Made from anise seed, cinnamon, and (of course) sugar, this shortbread-style treat is all-around delicious.
My favorites (served year-round) are from Golden Crown Panaderia in Albuquerque. Golden Crown is a neighborhood bakery, known for its generous free samples and old-fashioned bakes.
There isn’t a whole lot of room for parking here, but it’s still worth a stop. I ordered twenty biscochitos during my last visit to Albuquerque (to bring back to Dallas) but they were gone before I even finished my New Mexico road trip!
Y’all, biscochitos are addictive and I’m not complaining.
Traditional New Mexican Food Rating: 5/5. End of story.
New Mexican Foods Recipe Alert: MAKING BISCOCHITOS DURING CHRISTMAS
More Traditional New Mexican Foods You Need To Try
- Piñon Coffee: I saw shops advertising Piñon Coffee everywhere in New Mexico (I didn’t try any because I’m allergic to piñon nut, but I’ve heard it’s really good).
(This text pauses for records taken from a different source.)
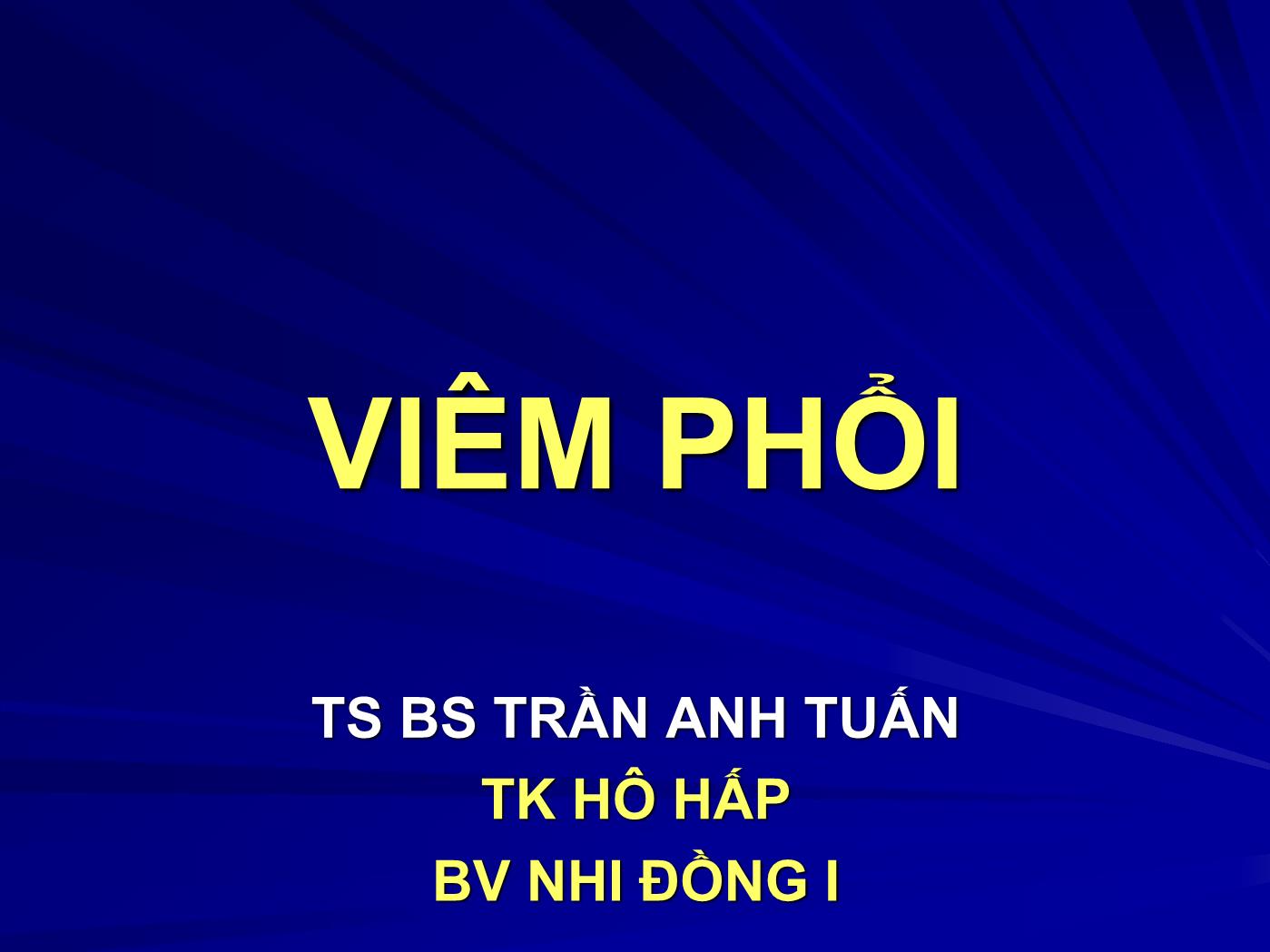 Bài giảng Viêm phổi - Trần Anh Tuấn trang 1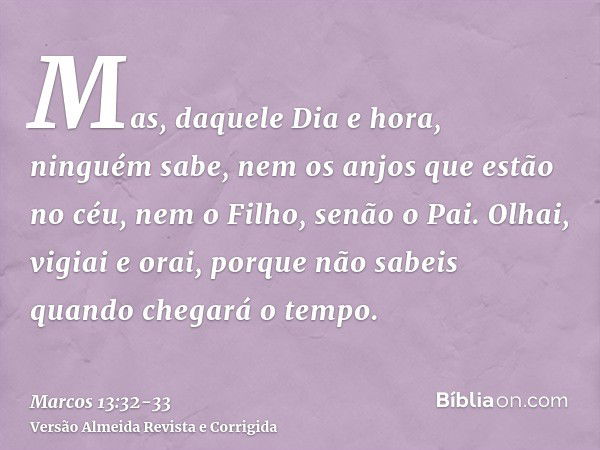 Mas, daquele Dia e hora, ninguém sabe, nem os anjos que estão no céu, nem o Filho, senão o Pai.Olhai, vigiai e orai, porque não sabeis quando chegará o tempo.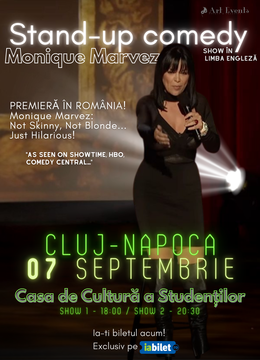 Cluj-Napoca: Stand-up cu Monique Marvez (SHOW 2)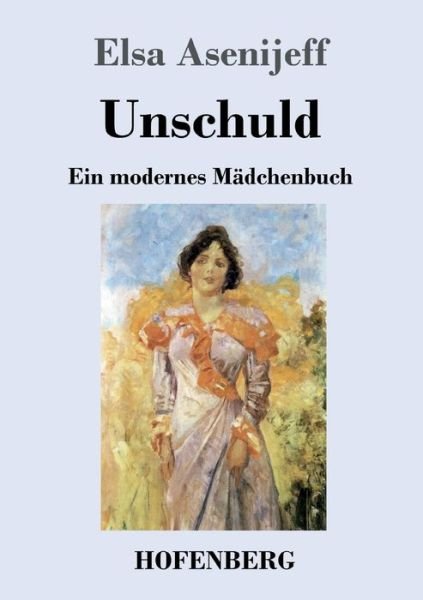 Cover for Elsa Asenijeff · Unschuld: Ein modernes Madchenbuch (Taschenbuch) (2020)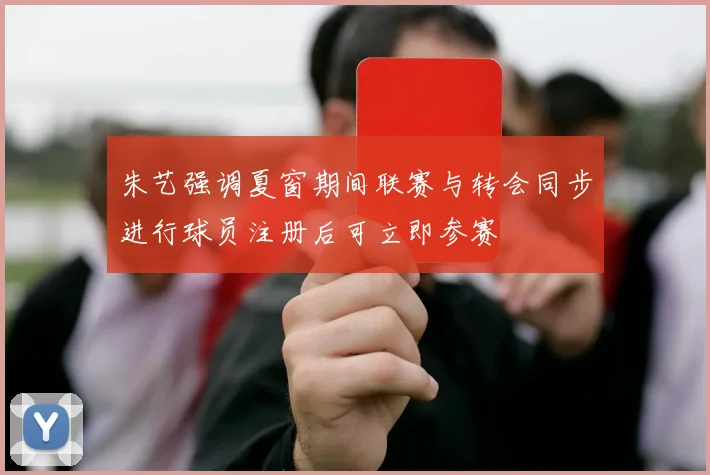 朱艺强调夏窗期间联赛与转会同步进行球员注册后可立即参赛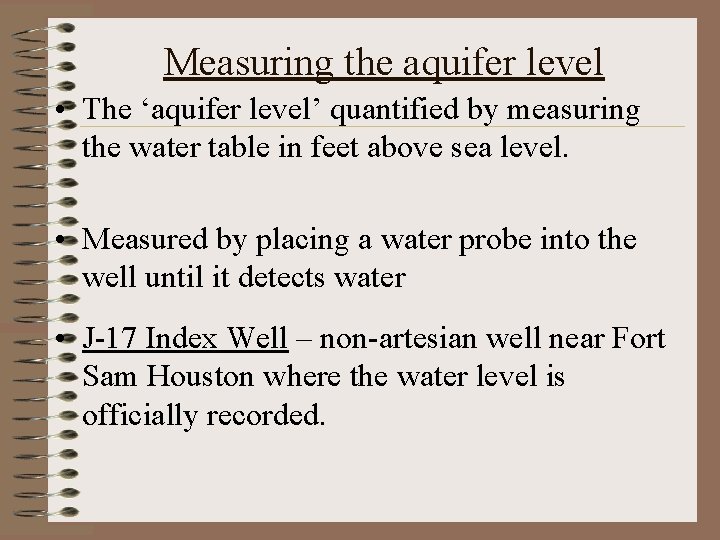 Measuring the aquifer level • The ‘aquifer level’ quantified by measuring the water table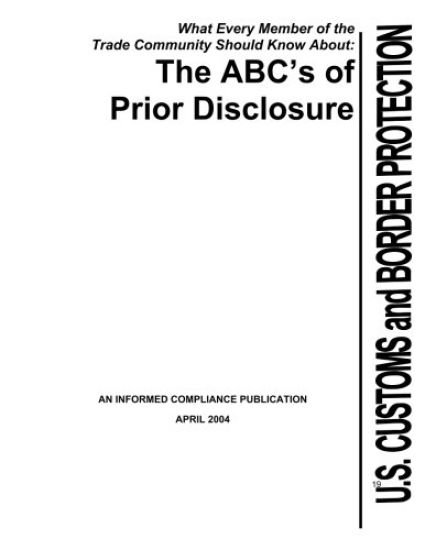 What Every Member of the Trade Community Should Know About: The ABC's of Prior Disclosure – U. S. Department of Homeland Security, kirjan kansikuva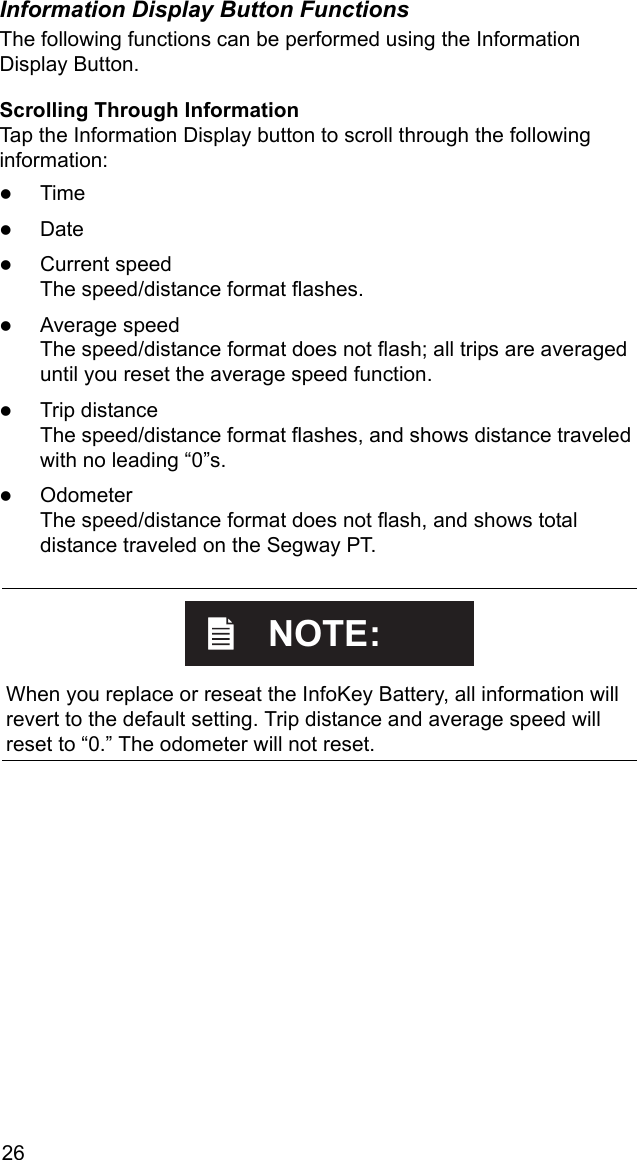 26Information Display Button FunctionsThe following functions can be performed using the Information Display Button.Scrolling Through InformationTap the Information Display button to scroll through the following information: zTimezDatezCurrent speed The speed/distance format flashes.zAverage speedThe speed/distance format does not flash; all trips are averaged until you reset the average speed function.zTrip distanceThe speed/distance format flashes, and shows distance traveled with no leading &ldquo;0&rdquo;s.zOdometerThe speed/distance format does not flash, and shows total distance traveled on the Segway PT.    When you replace or reseat the InfoKey Battery, all information will revert to the default setting. Trip distance and average speed will reset to &ldquo;0.&rdquo; The odometer will not reset.NOTE:
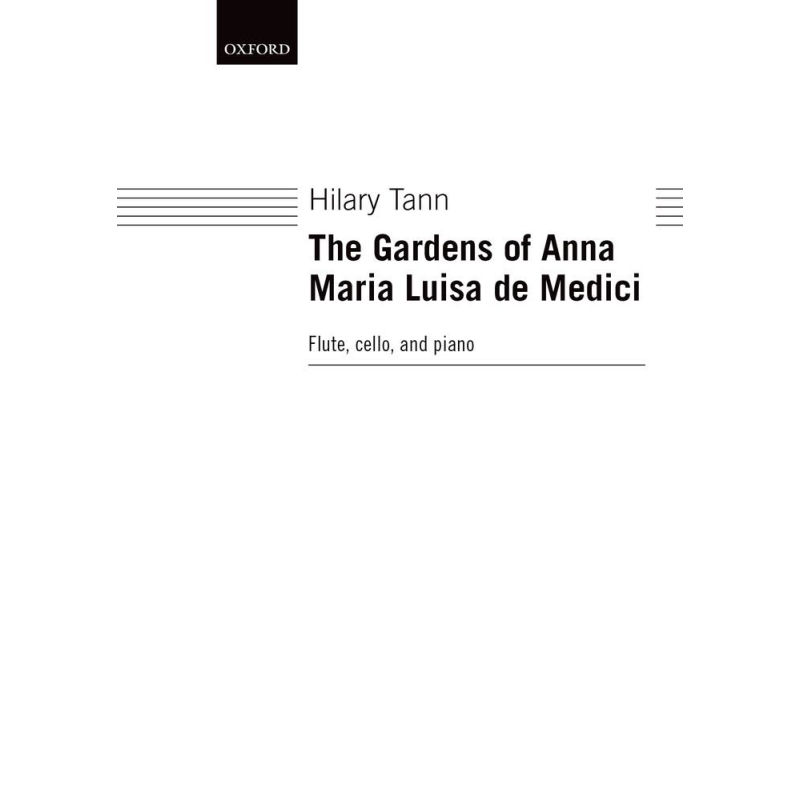 Tann, Hilary - The Gardens of Anna Maria Luisa de Medici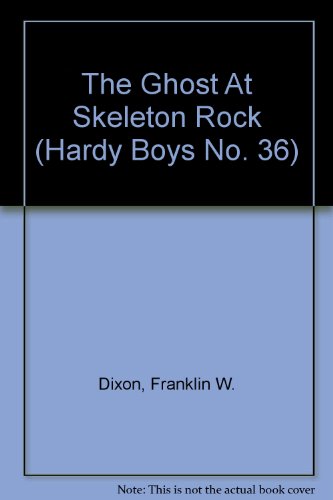 The Ghost At Skeleton Rock (Hardy Boys No. 36) B004KNSN0C Book Cover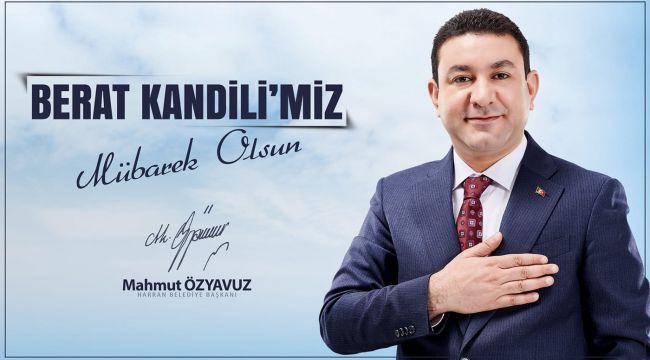 Başkan Özyavuz'un Beraat Kandili Mesajı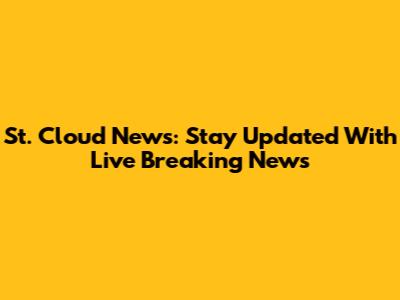 St. Cloud News: Stay Updated With Live Breaking News
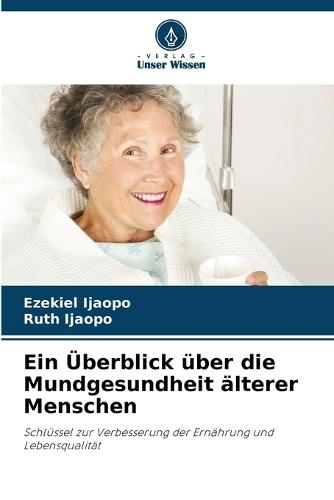 Ein Überblick über die Mundgesundheit älterer Menschen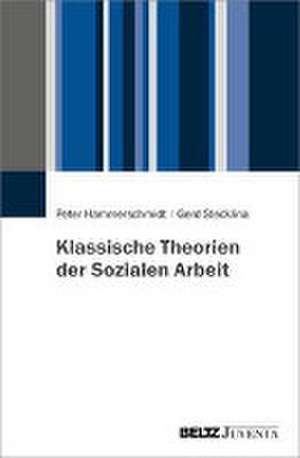 Klassische Theorien der Sozialen Arbeit de Peter Hammerschmidt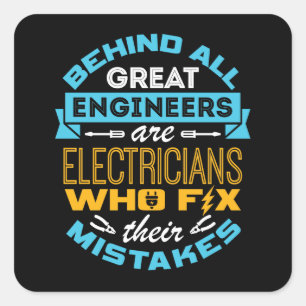 Funny Electrician Behind All Great Engineers  Square Sticker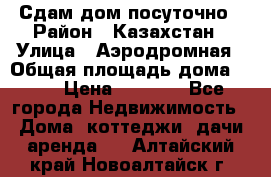 Сдам дом посуточно › Район ­ Казахстан › Улица ­ Аэродромная › Общая площадь дома ­ 60 › Цена ­ 4 000 - Все города Недвижимость » Дома, коттеджи, дачи аренда   . Алтайский край,Новоалтайск г.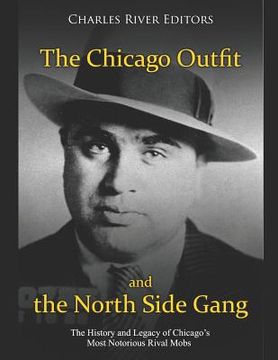 portada The Chicago Outfit and the North Side Gang: The History and Legacy of Chicago's Most Notorious Rival Mobs (in English)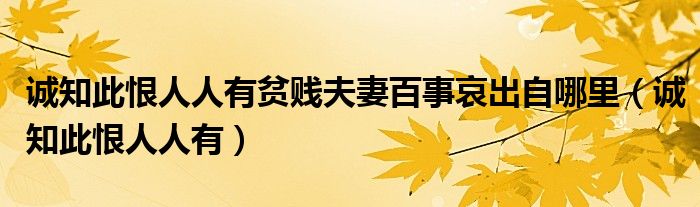 诚知此恨人人有贫贱夫妻百事哀出自哪里（诚知此恨人人有）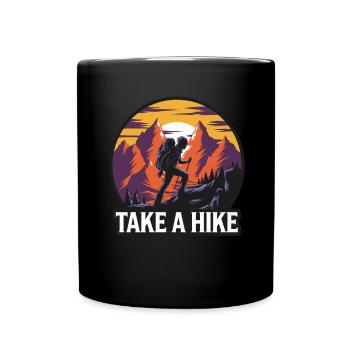 Take a Hike Wandern Wanderung für einen Wanderer - Tasse einfarbig - Schwarz - Vorne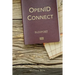 Openid Connect: End-User Identity for Apps and APIs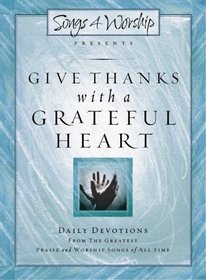 Give Thanks With a Grateful Heart: Daily Devotions (Songs 4 Worship)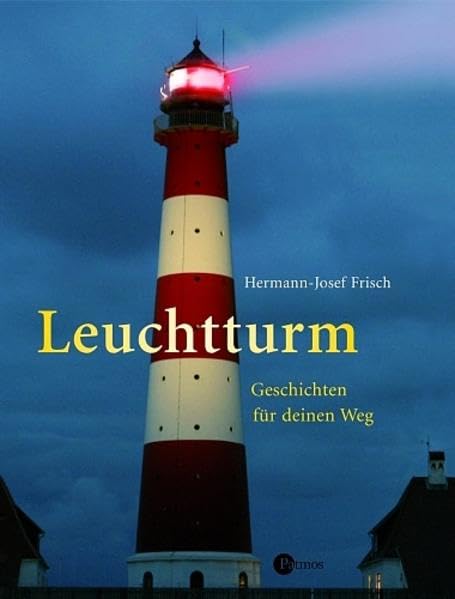Leuchtturm: Geschichten für deinen Weg Novels & Short Stories
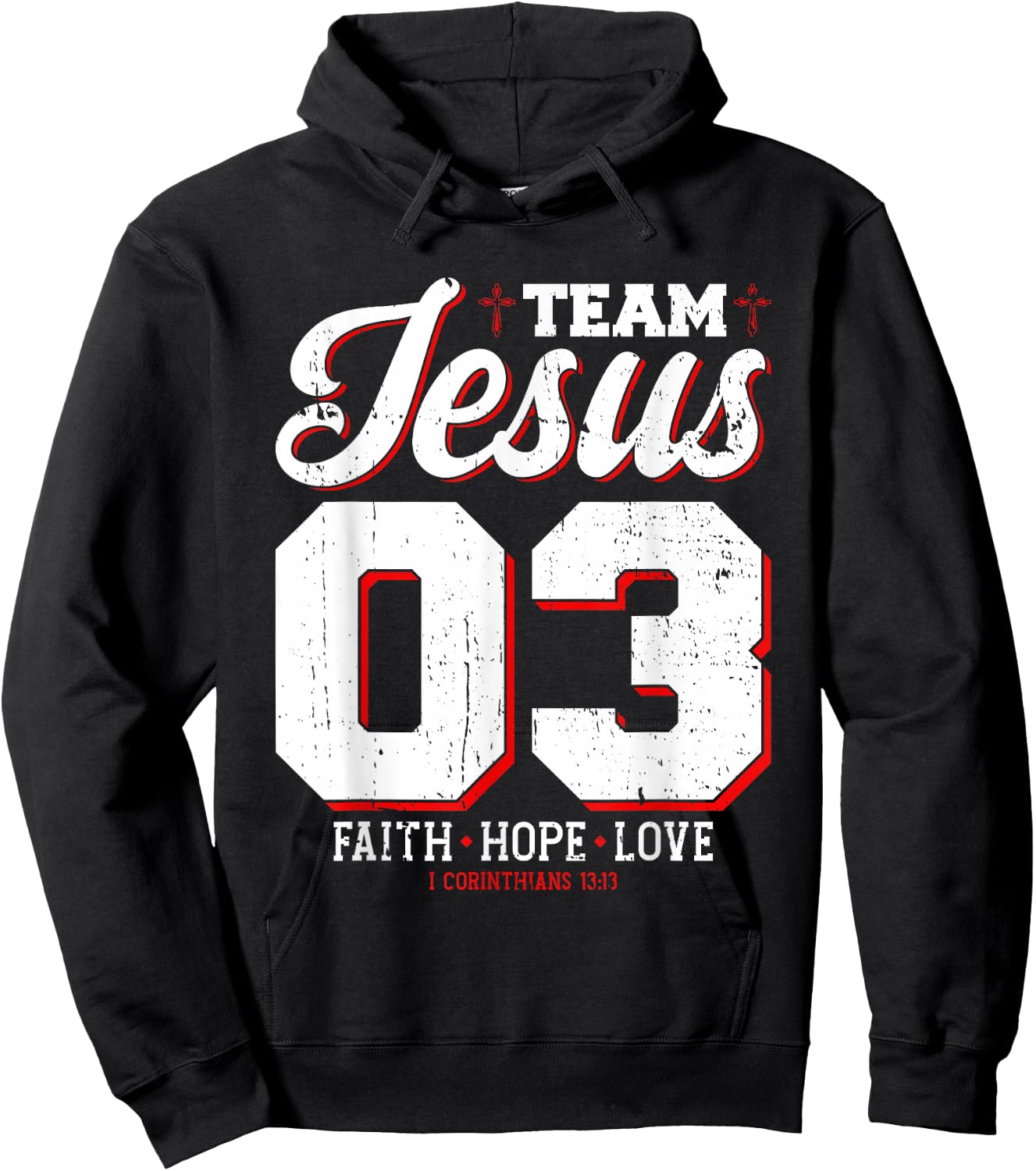 Christian - Team Jesus 03 Faith Hope Love Hoodie - Hoodie | Black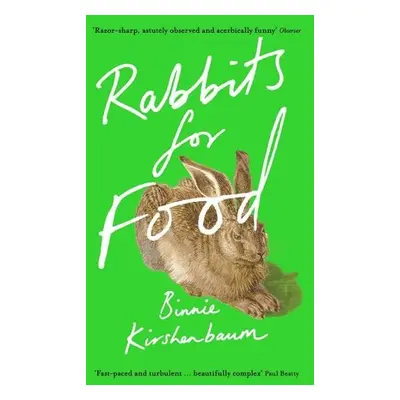 Rabbits for Food - Kirshenbaum, Binnie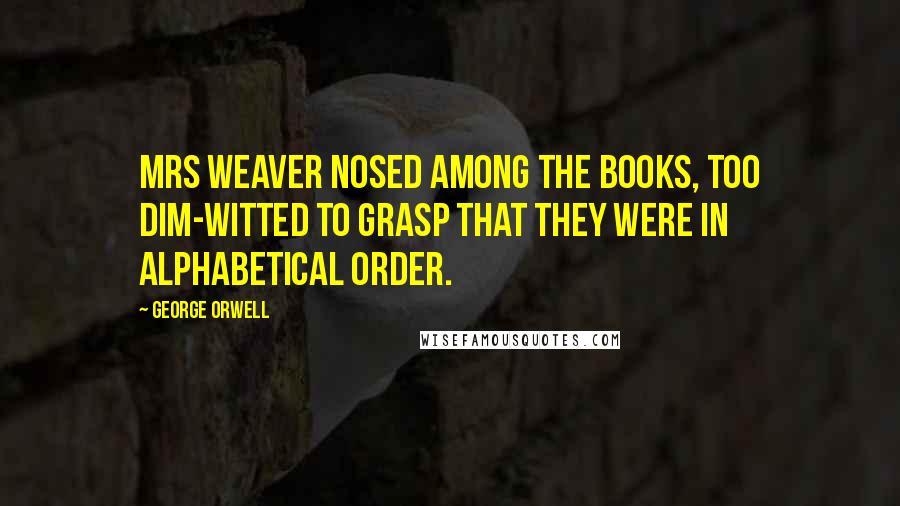 George Orwell Quotes: Mrs Weaver nosed among the books, too dim-witted to grasp that they were in alphabetical order.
- Cinnamon Roll: Frontier is a popular restaurant in New Mexico and its cinnamon rolls are iconic and sweet.
- Old School Style Diner Foods: A part of Route 66 once trailed through New Mexico. Today, there are plenty of old-school style diners all around the state.
- Savory Chocolate: Red chile and green chile chocolate exist, and the world is ever-so-much-more delightful as a result. If that sounds up your alley, check out the Chocolate Cartel in Old Town Albuquerque.
How Do I Order New Mexican Food? 4 Tips
- When you query New Mexican food while visiting New Mexico, most search engines will give you restaurants that serve Mexican food instead of New Mexican food. Take a look through the restaurant’s website and see if any of the traditional New Mexican foods above are listed online to distinguish.
- If there’s chile involved (and there usually is), you’ll always be asked red or green. If you can’t decide, choose Christmas (you’ll get both)!
- Green chile is spicier than red chile (read as: things I wish I knew before ordering traditional New Mexican food).
- Most traditional New Mexican foods aren’t vegan. If you’re looking to try vegan New Mexican food (or vegan food in New Mexico), make sure Santa Fe is on your itinerary. Santa Fe is home to many delicious Eastern-inspired vegan restaurants (and if you’re in Albuquerque, hit up The Acre).